Ce succès consacre la vision de Diane & Jean-Jacques Launier, les fondateurs du Musée d’Art ludique. Ces créateurs de la galerie Arludik à Paris ont misé sur une nouvelle façon d’appréhender les arts graphiques en s’intéressant aux dessins issus de l’Entertainment : la bande dessinée, le jeu vidéo, les mangas, le film d’animation et le cinéma.

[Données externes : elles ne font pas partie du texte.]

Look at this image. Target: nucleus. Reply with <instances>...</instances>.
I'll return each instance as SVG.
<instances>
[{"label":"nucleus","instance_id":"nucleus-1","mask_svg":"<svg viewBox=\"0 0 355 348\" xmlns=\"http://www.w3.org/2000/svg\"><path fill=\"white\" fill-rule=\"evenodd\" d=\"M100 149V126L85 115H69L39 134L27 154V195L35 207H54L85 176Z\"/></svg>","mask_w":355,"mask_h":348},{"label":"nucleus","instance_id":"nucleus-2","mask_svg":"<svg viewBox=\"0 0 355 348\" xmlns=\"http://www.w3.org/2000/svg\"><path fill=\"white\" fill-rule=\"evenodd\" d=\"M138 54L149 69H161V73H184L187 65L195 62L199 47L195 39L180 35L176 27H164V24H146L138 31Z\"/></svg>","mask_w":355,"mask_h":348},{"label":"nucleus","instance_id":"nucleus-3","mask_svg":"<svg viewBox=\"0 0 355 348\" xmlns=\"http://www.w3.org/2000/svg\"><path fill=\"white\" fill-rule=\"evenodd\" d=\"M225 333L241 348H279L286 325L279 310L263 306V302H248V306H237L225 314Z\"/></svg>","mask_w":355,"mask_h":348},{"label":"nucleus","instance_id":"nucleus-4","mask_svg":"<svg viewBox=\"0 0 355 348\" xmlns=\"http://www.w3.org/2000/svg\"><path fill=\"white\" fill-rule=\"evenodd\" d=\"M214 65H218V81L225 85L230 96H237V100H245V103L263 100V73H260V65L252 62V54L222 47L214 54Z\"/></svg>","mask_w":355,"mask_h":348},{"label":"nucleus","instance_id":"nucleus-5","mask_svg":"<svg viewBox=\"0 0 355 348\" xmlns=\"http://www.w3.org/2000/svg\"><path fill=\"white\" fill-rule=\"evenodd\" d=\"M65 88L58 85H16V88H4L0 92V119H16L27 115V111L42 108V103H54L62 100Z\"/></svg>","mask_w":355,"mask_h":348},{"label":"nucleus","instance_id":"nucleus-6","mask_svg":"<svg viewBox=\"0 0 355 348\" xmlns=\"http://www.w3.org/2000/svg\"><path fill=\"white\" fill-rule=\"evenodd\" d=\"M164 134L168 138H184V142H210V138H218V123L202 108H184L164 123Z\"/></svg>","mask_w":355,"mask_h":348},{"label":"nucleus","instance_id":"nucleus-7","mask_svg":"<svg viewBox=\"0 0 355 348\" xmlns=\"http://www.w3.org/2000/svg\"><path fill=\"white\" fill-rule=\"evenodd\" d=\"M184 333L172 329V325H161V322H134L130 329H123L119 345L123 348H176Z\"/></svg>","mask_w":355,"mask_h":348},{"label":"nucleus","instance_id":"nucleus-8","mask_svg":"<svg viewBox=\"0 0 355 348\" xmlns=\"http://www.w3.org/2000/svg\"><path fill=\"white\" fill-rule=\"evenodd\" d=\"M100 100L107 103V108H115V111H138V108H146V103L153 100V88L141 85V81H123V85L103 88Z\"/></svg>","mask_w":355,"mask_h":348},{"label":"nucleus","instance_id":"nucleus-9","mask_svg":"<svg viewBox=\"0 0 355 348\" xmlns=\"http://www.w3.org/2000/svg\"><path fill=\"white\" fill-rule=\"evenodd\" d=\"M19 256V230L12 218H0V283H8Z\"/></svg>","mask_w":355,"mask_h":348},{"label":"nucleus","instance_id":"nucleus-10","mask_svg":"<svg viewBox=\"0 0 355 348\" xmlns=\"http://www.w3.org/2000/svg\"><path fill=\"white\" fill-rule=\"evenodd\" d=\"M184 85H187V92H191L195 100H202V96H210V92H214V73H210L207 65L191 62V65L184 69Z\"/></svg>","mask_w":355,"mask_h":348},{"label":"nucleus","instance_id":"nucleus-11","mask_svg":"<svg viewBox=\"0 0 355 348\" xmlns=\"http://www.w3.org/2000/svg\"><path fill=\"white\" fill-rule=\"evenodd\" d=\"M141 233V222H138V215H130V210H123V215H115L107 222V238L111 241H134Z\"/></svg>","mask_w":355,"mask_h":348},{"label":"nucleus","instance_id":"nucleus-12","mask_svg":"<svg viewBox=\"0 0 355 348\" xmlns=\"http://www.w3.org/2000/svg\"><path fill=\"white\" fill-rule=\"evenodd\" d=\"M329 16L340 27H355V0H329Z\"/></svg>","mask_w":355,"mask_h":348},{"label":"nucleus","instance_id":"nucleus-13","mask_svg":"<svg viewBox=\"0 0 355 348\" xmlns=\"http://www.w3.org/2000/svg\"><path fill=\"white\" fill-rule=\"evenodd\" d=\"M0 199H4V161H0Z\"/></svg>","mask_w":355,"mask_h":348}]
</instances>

Une approche que Jean-Jacques Launier a même théorisée dans un ouvrage de référence : Art ludique (Sonatine éditions). "Nous appelons Art Ludique le courant artistique pictural qui traverse les disciplines de la bande dessinée, de l’animation, du jeu vidéo et de l’illustration. La bande dessinée y contribue donc tout à fait, les pionniers de la BD peuvent même en être considérés comme les pères fondateurs de l’Art ludique !" nous témoignait même Jean-Samuel Kriegk, coauteur de ce livre.[...] pour les grands artistes d’aujourd’hui, l’univers graphique est plus important que le support par lequel le dessin s’exprime, et le passage d’un média à un autre est complètement naturel. Les grandes créations contemporaines, de Matrix au Chat du Rabbin sont d’ailleurs racontées simultanément sur l’ensemble de ces supports.
Une vision novatrice qui lui a permis de monter au Musée d’Art ludique des expositions majeures comme « Pixar, 25 ans d’animation » et « L’Art des Super-Héros Marvel » et qui trouve aujourd’hui une nouvelle fois une forme de consécration.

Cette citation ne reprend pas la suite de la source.